Hearing-impaired telephones allow people with hearing loss to speak with hearing people through a landline or smartphone. There are two main types of assistive phone technologies: 

  • Captioned phones. A captioned telephone service has a live assistant who listens in on a phone call and uses speech recognition technology to transcribe spoken words. The transcribed text appears on the captioned phone, just like captions on a television. 
  • Hearing-aid compatible phones. A cell phone with hearing aid compatibility won’t cause staticky interference noises when used with a hearing aid. Some phones can also pair with a telecoil, a device implanted in some hearing aids. A telecoil can detect magnetic fields from the phone and translate this information into sound. 

Hearing-impaired phones make it easier for individuals with hearing loss to communicate with 911 operators, doctors, family members, and others. People with both hearing loss and visual impairment may benefit from assistive technology incorporating refreshable braille displays.

The National Deaf-Blind Equipment Distribution Program, or iCanConnect, is a federal program for low-income people with both severe hearing and vision loss. The program provides these people with free assistive communication devices and training. 

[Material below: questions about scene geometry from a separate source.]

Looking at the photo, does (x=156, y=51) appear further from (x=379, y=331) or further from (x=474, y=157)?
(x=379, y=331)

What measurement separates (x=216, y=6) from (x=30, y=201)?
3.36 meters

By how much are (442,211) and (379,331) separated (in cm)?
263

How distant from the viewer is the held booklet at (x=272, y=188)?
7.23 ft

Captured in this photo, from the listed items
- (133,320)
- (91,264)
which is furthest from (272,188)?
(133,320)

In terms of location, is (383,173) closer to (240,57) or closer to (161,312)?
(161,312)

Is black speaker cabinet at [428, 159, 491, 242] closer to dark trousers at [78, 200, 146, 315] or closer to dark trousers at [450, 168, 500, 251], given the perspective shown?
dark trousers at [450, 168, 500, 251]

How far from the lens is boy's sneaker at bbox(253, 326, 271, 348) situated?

Examples of free equipment offered by iCanConnect include: 

  • Accessories like Bluetooth devices, keyboards, and speakers
  • Amplified speaker phones 
  • Braille devices that can pair with mobile devices and connect to Wi-Fi
  • Computers
  • Large monitors 
  • Screen magnifier programs 
  • Screen readers
  • Signalers
  • Smartphones
  • Tablets

You may be eligible for the iCanConnect program if you meet specific income requirements and have significant hearing and vision loss. You can visit the website to see if you qualify and apply to receive free assistive technologies. 

Innovative communication devices can significantly improve the lives of people with hearing and vision impairments. These technologies empower deaf-blind people to access information, communicate with others, and navigate the world with more confidence and ease.